Para comenzar a relatar la historia encargada de transmitir las experiencias vitales más importantes de su protagonista, Salvatore di Vita (Jacques Perrin) además de personificar una declaración de amor metacinematográfica hacia el séptimo arte, empieza el filme con una llamada telefónica. Ya entrado en la madurez, Salvatore es un afamado y prestigioso director de cine afincado en Roma, y cuando una noche regresa a su piso, su novia le comenta que su madre ha telefoneado desde su pueblo natal para informarle de que un tal Alfredo ha fallecido. Con la duda por parte de esa mujer sobre quién es el hombre que ha muerto, comienzan a desfilar una serie de recuerdos en retrospectiva, que discurren en orden cronológico desde la infancia a la vida adulta de su protagonista; unas experiencias marcadas por la pobreza, el ansia de superación, el vitalismo, la soledad, el amor y la asimilación de las frustraciones, bajo el amparo incondicional del cine. Ennio Morricone tiñe de magia las casi tres horas de duración de una película que retrocede tres décadas desde su punto de inicio y nos presenta a Totó, el hijo diminuto y avispado de una viúda de guerra, de ojos brillantes y orejas de soplillo, que desde muy pequeño se ve maravillado por la labor artesanal que existía en la sala de proyecciones.
CINCO RAZONES PARA (RE)VISIONAR CINEMA PARADISO
Cuando este filme era estrenado allá por el 88, y una servidora no era, ni siquiera, un proyecto de célula embrionaria, su creador Giuseppe Tornatore anticipaba con pesimismo la agonía de las salas de cine debido a la aparición del formato vídeo y la popularización másiva de la televisión, sin saber que hoy, y cinco lustros más tarde, el encanto de su obra volverá ser proyectado en salas para celebrar su aniversario. Si bien es cierto que la globalización y el auge de los grandes centros comerciales han acabado con esos maravillosos y nostálgicos cines pequeños de una o pocas salas, que Cinema Paradiso retorne a la pantalla grande siempre es un buen motivo para calentar las palomitas y recordar el porqué de su éxito.

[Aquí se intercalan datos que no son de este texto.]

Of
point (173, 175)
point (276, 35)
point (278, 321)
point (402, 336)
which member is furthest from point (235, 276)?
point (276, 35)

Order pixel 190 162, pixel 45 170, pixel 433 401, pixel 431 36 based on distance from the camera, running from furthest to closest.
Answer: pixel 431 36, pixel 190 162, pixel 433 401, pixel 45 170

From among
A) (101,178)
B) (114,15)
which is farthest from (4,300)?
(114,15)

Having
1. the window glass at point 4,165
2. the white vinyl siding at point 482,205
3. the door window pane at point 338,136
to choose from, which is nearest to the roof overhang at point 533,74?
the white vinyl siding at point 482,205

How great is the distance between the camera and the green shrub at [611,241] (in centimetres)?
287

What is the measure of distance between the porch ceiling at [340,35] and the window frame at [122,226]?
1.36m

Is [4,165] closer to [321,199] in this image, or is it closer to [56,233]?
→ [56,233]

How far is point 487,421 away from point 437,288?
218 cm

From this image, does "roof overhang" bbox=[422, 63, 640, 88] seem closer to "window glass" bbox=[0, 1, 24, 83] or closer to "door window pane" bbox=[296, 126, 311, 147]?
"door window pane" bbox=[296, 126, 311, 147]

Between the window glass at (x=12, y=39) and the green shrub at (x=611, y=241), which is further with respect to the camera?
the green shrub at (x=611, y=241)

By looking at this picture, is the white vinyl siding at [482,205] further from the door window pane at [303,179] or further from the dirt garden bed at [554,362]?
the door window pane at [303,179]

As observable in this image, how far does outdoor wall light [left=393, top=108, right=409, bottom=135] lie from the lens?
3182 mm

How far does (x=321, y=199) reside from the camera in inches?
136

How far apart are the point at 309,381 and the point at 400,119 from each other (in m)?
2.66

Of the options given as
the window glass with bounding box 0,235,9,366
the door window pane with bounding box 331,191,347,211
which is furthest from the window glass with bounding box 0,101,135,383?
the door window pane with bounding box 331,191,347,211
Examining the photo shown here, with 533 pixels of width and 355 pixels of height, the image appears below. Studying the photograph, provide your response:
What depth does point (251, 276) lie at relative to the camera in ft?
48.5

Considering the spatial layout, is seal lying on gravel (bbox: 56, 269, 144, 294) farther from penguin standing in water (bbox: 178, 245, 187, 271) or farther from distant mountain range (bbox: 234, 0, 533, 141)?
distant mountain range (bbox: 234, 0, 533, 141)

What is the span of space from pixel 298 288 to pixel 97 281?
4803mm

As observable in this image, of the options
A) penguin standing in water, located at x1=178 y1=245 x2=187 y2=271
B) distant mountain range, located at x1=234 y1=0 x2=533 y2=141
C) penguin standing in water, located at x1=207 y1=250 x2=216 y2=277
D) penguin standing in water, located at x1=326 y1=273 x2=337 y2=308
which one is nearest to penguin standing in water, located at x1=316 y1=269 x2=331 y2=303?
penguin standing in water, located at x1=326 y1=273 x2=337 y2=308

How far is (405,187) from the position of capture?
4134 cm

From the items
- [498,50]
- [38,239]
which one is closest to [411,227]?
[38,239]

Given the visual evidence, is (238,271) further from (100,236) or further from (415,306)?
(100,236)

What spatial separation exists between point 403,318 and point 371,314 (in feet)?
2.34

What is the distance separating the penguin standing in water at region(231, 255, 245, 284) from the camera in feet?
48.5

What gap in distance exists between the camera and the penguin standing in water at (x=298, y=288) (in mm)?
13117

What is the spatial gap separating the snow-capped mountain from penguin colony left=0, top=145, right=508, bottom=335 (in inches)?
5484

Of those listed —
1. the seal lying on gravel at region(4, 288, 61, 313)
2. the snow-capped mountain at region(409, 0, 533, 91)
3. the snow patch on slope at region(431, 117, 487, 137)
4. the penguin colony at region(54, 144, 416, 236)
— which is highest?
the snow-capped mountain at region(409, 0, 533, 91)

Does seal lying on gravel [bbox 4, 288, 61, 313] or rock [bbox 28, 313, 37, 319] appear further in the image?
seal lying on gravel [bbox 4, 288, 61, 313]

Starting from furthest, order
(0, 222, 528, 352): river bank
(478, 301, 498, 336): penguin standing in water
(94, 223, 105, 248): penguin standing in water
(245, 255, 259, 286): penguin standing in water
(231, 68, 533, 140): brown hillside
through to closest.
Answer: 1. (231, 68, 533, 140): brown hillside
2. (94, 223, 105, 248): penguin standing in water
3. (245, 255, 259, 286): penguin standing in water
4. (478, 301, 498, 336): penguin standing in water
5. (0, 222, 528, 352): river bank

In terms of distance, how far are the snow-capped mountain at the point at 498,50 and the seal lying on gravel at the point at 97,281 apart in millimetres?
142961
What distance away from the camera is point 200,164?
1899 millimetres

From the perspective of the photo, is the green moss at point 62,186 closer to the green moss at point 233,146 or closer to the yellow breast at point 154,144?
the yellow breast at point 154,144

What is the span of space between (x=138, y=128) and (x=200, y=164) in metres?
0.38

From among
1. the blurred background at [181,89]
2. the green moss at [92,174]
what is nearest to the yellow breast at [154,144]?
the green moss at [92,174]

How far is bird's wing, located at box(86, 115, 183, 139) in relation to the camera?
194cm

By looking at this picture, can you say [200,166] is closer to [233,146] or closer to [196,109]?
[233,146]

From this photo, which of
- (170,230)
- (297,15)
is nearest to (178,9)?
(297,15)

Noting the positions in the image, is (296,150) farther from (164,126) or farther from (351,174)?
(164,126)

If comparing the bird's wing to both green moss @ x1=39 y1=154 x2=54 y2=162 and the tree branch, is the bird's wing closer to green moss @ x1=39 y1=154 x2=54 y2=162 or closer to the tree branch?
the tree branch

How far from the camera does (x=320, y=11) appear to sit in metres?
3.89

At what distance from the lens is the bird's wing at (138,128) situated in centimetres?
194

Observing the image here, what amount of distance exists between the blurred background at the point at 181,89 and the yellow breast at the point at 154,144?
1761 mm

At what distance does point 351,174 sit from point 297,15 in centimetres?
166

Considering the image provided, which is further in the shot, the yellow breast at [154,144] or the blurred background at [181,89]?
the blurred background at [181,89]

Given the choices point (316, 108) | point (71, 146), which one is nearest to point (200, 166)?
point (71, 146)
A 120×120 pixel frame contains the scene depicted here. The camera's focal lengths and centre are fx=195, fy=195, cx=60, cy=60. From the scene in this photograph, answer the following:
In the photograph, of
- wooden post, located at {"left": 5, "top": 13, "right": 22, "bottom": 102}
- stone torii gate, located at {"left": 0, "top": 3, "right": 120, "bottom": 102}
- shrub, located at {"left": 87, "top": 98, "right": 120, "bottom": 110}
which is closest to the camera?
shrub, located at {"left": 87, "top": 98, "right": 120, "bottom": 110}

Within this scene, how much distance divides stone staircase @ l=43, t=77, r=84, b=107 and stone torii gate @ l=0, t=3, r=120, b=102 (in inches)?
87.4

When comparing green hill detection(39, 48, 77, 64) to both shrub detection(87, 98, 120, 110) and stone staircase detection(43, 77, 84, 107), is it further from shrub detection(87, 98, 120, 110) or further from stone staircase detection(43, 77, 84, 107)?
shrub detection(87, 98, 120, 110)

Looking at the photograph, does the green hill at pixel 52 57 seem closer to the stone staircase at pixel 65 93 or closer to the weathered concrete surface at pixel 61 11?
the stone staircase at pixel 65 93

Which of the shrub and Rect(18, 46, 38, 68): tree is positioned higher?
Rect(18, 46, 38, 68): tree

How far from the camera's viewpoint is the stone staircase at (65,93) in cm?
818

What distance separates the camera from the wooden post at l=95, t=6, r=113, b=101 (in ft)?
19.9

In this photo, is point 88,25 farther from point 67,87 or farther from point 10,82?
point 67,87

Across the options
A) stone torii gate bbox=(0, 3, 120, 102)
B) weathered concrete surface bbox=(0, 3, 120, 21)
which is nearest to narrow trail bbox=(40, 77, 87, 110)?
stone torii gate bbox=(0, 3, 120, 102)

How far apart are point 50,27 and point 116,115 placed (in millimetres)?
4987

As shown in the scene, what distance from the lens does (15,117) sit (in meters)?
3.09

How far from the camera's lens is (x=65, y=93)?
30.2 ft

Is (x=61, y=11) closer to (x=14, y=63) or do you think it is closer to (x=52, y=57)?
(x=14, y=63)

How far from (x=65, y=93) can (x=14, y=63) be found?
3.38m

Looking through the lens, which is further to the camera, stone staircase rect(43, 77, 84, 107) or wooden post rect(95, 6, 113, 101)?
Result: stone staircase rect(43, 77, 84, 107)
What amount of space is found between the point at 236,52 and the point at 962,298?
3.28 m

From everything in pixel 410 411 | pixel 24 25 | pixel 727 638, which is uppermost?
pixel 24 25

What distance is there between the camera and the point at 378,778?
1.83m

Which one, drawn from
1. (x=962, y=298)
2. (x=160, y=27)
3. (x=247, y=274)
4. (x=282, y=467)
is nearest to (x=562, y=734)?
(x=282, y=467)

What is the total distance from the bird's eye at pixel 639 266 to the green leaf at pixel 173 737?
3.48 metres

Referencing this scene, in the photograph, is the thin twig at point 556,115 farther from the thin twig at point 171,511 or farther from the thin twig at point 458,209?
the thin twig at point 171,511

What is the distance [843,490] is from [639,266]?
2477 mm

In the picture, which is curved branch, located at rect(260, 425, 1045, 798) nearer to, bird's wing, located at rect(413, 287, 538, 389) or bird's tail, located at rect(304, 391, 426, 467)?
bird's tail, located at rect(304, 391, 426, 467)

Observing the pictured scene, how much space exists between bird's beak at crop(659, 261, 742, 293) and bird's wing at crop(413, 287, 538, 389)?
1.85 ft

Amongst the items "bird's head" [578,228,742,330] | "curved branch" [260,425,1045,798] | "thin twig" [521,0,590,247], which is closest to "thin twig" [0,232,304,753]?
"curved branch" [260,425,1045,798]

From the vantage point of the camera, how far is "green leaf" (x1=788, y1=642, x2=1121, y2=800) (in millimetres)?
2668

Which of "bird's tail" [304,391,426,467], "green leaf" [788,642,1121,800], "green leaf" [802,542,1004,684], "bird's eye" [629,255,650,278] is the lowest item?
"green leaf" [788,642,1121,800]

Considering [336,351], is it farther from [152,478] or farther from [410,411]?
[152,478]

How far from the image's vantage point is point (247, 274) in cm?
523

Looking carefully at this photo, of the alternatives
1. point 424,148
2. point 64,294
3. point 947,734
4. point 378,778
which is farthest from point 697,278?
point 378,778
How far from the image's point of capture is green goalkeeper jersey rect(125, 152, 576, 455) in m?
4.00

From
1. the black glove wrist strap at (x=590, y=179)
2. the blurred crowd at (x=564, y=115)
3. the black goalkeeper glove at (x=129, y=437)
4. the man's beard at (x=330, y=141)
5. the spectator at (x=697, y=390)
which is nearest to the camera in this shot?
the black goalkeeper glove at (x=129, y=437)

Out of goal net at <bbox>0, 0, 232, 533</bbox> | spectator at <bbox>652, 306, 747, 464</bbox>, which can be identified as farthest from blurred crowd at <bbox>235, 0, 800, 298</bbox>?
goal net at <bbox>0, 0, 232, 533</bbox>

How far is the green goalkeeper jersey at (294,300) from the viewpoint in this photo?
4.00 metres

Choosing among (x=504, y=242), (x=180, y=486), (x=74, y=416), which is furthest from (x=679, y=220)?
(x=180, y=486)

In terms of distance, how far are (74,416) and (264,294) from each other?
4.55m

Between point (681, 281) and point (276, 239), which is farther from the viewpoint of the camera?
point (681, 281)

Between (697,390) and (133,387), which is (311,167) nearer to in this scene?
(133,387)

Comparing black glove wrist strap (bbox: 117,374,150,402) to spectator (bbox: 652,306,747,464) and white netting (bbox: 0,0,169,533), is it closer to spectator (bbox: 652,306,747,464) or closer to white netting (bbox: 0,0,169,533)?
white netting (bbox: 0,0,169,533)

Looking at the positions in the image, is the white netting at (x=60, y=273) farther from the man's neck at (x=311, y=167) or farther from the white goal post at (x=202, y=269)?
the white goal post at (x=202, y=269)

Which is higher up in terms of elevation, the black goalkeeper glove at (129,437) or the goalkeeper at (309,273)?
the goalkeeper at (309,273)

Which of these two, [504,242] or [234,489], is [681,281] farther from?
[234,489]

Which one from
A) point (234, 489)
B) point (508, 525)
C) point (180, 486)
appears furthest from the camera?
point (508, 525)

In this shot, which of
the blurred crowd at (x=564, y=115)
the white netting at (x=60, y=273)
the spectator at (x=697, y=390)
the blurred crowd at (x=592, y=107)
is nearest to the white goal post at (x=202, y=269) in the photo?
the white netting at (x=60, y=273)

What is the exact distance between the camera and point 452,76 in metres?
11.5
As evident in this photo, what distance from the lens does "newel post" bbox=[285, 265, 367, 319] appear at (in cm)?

1. El cine es un bálsamo universal
Cuando Salvatore es un niño, inquieto y travieso, cree ciegamente que las películas constituyen una especie de objetos mágicos e imposibles de desentrañar, hasta que por este motivo, husmea y conoce por casualidad a Alfredo (Philippe Noiret), el otro gran protagonista del filme y operario encargado de la sala de proyecciones. Tras la Segunda Guerra Mundial, el cine era, como el resto de ámbitos, espacio no ajeno a la censura, y la audiencia no escatimaba en abucheos cuando, por orden del sacerdote del pueblo, las películas saltaban y los besos y actitudes por entonces consideradas “excesivamente cariñosas”, eran eliminadas sin piedad. Un buen día, Totó intenta hacerse con estas secciones cortadas y tras la reprimenda, Alfredo accede a enseñarle el modus operandi de las máquinas de proyección. Así comienza un tándem de amor por el cine, desde la profesión del a veces cascarrabias pero adorable y genuino Alfredo, que lleva muchos años trabajando en el Cinema Paradiso y recita miles de citas de actores de memoria a modo de consejos, y Totó, que procedente de una familia humilde ve en el cine un refugio y acaba convirtiéndose en director tiempo después, cuando escapa de ese opresivo Giancaldo natal para iniciar una vida nueva en la capital de Italia. Por otra parte, cuando Cinema Paradiso arde en llamas, puesto que por aquel entonces las películas eran de nitrocelulosa altamente inflamable, la desilusión y la desesperación de la gente de a pie refleja lo importante que era el cine como elemento de ocio, juerga y cohesión social.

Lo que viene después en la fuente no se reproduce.